→ **SELECTED TEXT**
╔══

Very belatedly, I'm just getting around to reviewing this.  Overall
I think it looks good.  Comments in-line.

> 1) "Hard" vs. "Soft" RM configuration within zonecfg
>
...
>               dedicated-cpu
>                       ncpus (a positive integer or range, default value 1)
>                       importance (a positive integer, default value 1)
>                       max-lwps (an integer >= 100)

why >= 100?  I can envision a minimized zone where this is too many.

>               capped-cpu
>                       cpu-cap (a positive integer, default value 100 which
>                                represents 100% of one cpu)

I'm scared of this default.  To put it another way, why did you pick
100?  Should there be a value which represents infinity?  What is
the meaning of specifying 0, or is that an error?

>                       max-lwps (an integer >= 100)
>                       cpu-shares (a positive integer)
>               dedicated-memory
>                       TBD - once msets [12] are completed
>               capped-memory
>                       cap (a positive decimal number with optional k, m, g,
>                            or t as a modifier, no modifier defaults to units
>                            of megabytes(m), must be at least 1m)

I think this set of rules is too complex and too confusing for users--
it's weird to have the default units be larger than the smallest
available units.  Let's mandate that the user *always* specify units.

> 
> 2) Temporary Pools.
> 
...
>       If a dedicated-cpu (or eventually a dedicated-memory) resource is
>       configured for the zone, then when the zone boots zoneadmd will create
>       a temporary pool dedicated for the zones use.  Zoneadmd will
>       dynamically create a pool & pset (or eventually a mset) and assign the
>       number of cpus specified in zonecfg to that pset.  The temporary pool
>       & pset will be named 'SUNWzone{zoneid}'.

Could we somehow work the zone name into this?  It would be nice for
e.g. poolstat(1) observability.  Otherwise the user experience is going
to be all about trying to work out what 'SUNWzone34' maps to, which
seems poor.

>       Zoneadmd will set the 'pset.min' and 'pset.max' pset properties, as
>       well as the 'pool.importance' pool property, based on the values
>       specified for dedicated-cpu's 'ncpus' and 'importance' properties
>       in zonecfg.

Is importance mandatory?  Will it have a default value?  What values can
it have?  What does it mean?  Please be a little more specific.

>       If the cpu (or memory) resources needed to create the temporary pool
>       are unavailable, zoneadmd will issue an error and the zone won't boot.

╚══

→ **GIVEN ENTRIES**
╔══

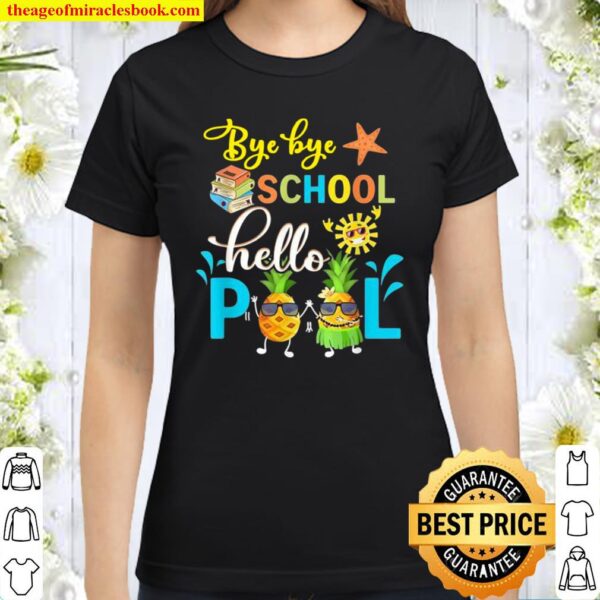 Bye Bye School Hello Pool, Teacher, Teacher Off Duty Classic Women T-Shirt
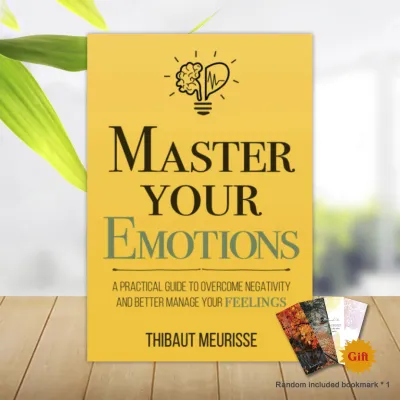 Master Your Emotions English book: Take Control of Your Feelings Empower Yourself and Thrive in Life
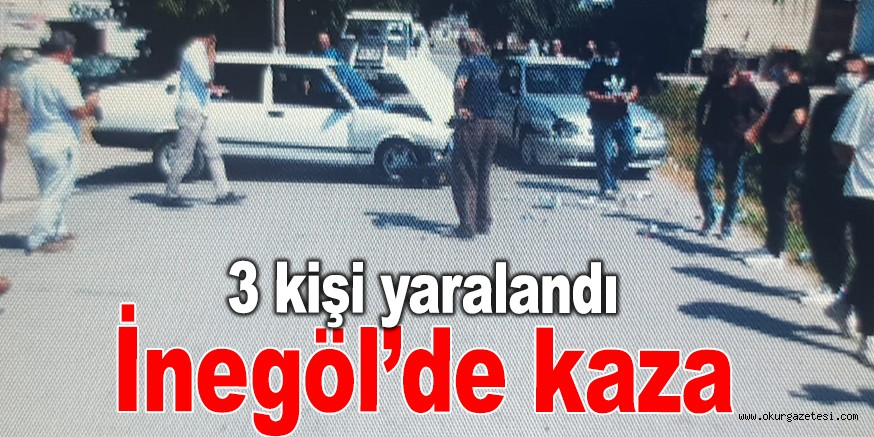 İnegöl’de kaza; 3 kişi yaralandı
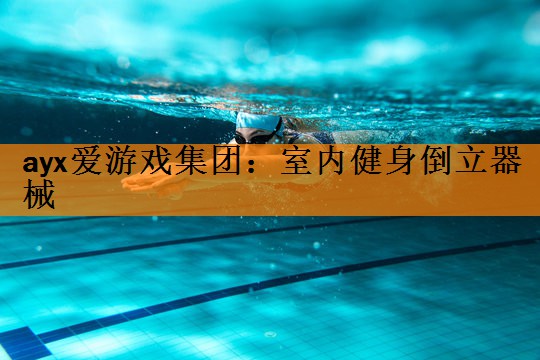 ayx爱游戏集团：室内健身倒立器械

╚══
╔══

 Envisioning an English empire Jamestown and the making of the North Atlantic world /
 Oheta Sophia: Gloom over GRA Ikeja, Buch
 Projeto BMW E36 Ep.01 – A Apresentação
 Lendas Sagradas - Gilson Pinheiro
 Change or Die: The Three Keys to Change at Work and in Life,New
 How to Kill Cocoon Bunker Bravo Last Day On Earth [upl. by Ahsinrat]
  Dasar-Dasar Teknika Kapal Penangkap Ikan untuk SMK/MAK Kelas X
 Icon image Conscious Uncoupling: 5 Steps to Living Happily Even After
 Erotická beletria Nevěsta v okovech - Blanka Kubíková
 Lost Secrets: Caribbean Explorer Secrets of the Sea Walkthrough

╚══

Reproduce the zone resource review word for word, everything from "Could we somehow" down to "little more specific.".

Could we somehow work the zone name into this?  It would be nice for
e.g. poolstat(1) observability.  Otherwise the user experience is going
to be all about trying to work out what 'SUNWzone34' maps to, which
seems poor.

>       Zoneadmd will set the 'pset.min' and 'pset.max' pset properties, as
>       well as the 'pool.importance' pool property, based on the values
>       specified for dedicated-cpu's 'ncpus' and 'importance' properties
>       in zonecfg.

Is importance mandatory?  Will it have a default value?  What values can
it have?  What does it mean?  Please be a little more specific.